--- SUPPLIED DATA ---

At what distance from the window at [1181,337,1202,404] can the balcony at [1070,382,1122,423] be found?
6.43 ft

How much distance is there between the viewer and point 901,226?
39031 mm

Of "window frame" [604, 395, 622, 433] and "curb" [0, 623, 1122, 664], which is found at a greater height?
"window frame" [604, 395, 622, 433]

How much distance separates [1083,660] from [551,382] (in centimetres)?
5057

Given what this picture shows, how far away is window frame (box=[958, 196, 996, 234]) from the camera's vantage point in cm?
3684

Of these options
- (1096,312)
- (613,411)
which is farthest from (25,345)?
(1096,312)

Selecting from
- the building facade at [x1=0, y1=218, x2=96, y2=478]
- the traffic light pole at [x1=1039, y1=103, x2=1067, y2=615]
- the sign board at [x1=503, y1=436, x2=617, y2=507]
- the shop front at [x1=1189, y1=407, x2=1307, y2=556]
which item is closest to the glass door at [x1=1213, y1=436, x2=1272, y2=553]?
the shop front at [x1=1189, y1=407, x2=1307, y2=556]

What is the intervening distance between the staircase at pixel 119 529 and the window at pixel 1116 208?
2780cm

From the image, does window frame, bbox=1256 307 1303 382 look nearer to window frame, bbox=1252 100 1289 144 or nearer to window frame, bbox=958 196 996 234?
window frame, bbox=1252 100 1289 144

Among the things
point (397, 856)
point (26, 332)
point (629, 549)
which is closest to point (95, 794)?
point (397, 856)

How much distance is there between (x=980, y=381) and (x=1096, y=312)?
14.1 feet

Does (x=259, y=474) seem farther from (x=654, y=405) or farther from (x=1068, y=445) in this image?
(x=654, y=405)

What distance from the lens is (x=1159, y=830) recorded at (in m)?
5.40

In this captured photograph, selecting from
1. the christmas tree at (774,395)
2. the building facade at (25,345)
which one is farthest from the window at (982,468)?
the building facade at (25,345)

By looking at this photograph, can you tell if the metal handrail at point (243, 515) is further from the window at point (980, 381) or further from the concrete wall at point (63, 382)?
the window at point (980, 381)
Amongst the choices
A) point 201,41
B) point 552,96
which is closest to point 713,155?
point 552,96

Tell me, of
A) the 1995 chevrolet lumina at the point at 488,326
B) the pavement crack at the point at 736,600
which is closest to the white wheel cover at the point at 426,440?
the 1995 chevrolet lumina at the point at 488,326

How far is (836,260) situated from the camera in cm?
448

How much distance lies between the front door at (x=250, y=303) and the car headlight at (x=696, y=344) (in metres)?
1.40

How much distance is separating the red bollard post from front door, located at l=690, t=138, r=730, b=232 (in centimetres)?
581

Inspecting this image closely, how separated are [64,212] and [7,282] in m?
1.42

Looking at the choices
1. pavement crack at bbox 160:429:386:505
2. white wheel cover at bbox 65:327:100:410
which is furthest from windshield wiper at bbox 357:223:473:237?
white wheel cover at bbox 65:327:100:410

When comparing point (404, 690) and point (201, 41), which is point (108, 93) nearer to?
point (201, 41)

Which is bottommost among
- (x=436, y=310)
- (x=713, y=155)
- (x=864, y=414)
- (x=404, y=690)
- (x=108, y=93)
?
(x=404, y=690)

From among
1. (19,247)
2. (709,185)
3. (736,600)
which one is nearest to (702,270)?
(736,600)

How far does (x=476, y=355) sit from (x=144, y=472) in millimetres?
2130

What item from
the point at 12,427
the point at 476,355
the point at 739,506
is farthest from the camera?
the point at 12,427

---
--- SUPPLIED DATA ---

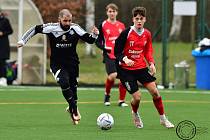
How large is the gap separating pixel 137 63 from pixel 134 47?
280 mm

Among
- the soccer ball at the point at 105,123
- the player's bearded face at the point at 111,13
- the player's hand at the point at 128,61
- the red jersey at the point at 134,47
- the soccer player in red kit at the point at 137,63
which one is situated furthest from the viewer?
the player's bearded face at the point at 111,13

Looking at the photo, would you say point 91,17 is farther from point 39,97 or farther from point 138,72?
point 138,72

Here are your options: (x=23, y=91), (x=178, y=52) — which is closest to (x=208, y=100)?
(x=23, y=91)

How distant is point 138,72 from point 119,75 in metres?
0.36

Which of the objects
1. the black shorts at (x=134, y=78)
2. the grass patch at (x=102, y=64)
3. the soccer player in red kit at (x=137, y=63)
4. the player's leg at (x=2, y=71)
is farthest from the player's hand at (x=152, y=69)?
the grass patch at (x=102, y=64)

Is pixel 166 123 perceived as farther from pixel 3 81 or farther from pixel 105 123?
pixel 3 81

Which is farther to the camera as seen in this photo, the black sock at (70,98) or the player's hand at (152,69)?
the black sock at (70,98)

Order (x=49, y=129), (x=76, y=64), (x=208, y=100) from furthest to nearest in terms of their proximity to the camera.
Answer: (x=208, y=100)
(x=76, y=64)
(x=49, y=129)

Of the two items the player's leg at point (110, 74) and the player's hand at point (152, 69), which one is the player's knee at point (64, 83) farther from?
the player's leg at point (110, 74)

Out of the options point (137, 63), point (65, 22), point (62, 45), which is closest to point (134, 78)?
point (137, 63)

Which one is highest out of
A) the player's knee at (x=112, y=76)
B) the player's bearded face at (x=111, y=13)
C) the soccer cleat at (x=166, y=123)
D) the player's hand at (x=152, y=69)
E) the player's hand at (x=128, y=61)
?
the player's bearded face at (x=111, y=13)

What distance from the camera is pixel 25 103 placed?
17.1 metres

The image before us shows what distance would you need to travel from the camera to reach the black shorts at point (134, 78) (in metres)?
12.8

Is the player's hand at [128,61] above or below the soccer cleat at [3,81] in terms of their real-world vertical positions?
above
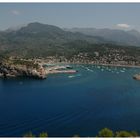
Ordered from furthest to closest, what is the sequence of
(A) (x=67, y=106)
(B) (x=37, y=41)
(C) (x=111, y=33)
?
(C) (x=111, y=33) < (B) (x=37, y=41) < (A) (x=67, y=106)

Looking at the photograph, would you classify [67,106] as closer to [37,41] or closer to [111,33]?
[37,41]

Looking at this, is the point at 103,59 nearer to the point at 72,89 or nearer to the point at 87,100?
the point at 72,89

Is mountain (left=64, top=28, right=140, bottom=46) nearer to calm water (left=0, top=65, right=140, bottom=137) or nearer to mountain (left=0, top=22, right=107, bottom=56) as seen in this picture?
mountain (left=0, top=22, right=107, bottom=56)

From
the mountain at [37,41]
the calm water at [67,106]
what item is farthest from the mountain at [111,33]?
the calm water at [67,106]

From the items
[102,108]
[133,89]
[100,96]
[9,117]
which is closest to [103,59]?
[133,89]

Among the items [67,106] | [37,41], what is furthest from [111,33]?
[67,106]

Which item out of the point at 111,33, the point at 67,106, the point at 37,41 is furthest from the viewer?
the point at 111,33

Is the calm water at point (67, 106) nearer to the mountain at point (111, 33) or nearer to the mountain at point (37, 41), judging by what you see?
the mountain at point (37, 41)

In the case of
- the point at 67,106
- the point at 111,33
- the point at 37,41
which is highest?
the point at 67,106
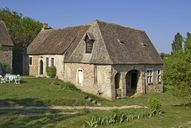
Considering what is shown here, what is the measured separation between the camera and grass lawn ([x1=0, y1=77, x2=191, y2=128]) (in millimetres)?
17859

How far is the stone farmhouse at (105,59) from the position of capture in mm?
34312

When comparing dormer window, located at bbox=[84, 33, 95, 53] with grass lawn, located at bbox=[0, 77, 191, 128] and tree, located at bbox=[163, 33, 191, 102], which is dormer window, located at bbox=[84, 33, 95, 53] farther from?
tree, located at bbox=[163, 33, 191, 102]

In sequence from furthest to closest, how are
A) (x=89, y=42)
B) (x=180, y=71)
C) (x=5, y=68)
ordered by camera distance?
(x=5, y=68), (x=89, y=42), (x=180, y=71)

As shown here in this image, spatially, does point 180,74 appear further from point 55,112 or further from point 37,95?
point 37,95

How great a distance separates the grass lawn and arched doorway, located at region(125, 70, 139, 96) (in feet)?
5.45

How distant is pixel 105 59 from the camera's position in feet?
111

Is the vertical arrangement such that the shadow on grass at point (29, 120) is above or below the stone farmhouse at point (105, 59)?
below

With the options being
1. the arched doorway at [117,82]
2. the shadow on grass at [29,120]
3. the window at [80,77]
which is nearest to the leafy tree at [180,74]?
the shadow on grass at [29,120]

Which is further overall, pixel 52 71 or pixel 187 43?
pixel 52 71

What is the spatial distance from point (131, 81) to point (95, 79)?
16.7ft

---
--- SUPPLIED DATA ---

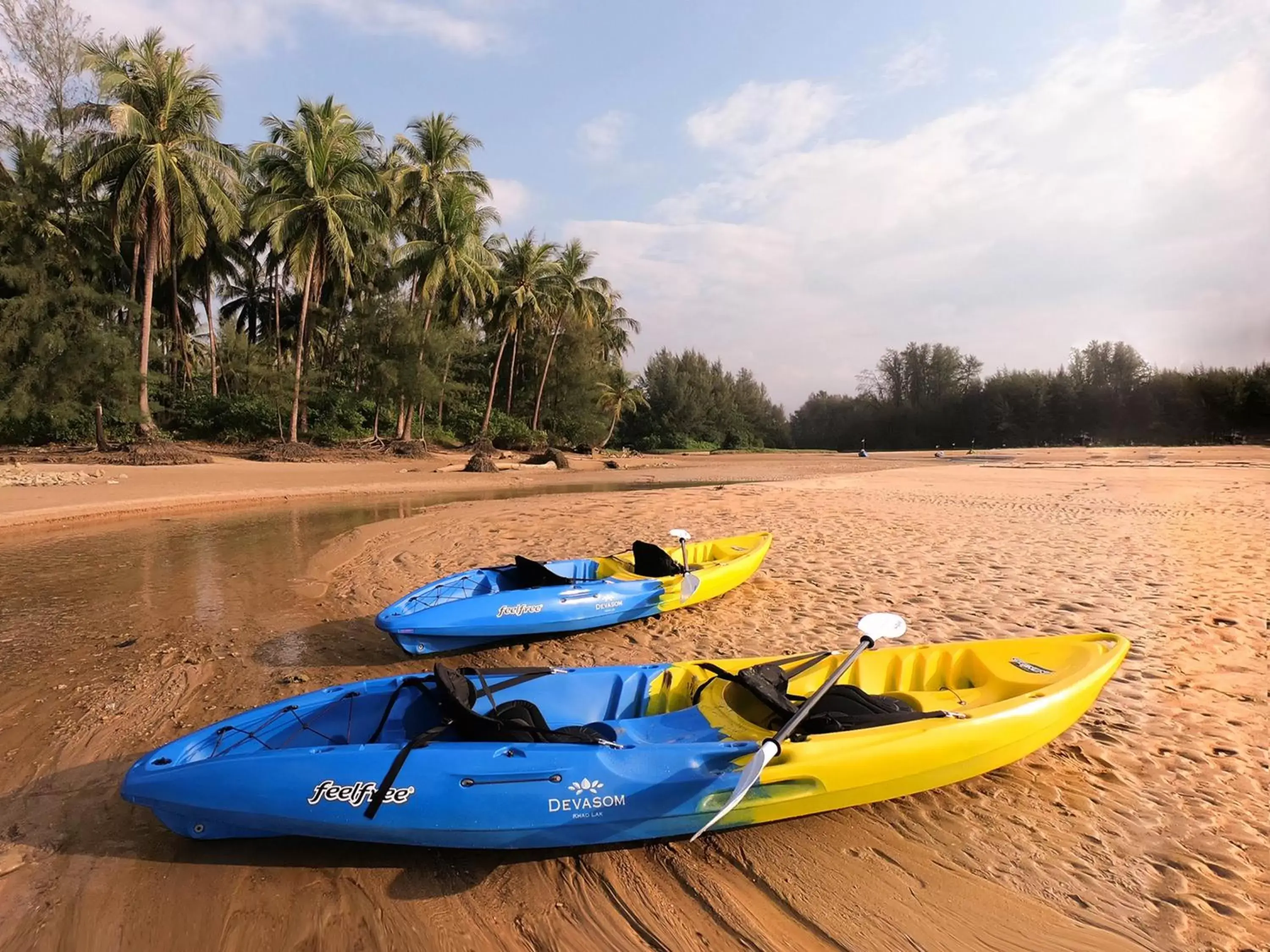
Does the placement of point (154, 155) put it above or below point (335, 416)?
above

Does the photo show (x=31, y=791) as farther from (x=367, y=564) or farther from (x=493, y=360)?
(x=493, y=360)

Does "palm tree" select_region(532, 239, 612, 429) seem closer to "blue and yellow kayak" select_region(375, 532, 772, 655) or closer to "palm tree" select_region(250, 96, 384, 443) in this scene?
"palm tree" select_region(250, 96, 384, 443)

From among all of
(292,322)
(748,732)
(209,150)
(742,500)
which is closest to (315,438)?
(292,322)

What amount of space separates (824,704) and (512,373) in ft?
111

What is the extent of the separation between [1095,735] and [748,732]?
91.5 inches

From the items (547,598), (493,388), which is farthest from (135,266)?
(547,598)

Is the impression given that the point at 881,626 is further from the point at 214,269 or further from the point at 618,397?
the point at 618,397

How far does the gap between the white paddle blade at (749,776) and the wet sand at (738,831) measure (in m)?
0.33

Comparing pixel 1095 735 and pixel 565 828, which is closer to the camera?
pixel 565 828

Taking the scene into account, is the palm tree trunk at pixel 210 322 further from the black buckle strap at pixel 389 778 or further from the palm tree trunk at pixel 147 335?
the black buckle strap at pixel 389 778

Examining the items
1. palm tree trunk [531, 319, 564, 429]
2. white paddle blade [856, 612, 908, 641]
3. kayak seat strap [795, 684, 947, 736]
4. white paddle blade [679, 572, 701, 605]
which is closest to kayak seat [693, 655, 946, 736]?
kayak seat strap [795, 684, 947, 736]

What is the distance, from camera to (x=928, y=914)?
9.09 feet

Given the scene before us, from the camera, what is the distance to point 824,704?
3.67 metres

---

[WHAT THE TASK ASKS]
Pull out each line of the material above that contains the word "farthest", and copy those lines unchanged.

[EXERCISE RESPONSE]
which is farthest from (25,345)?
which one is farthest from the window at (982,468)?
is farthest from the camera?
is farthest from the player's hand at (x=152, y=69)?
what item is farthest from the mountain at [111,33]?
From the items (547,598), (493,388), which is farthest from (135,266)?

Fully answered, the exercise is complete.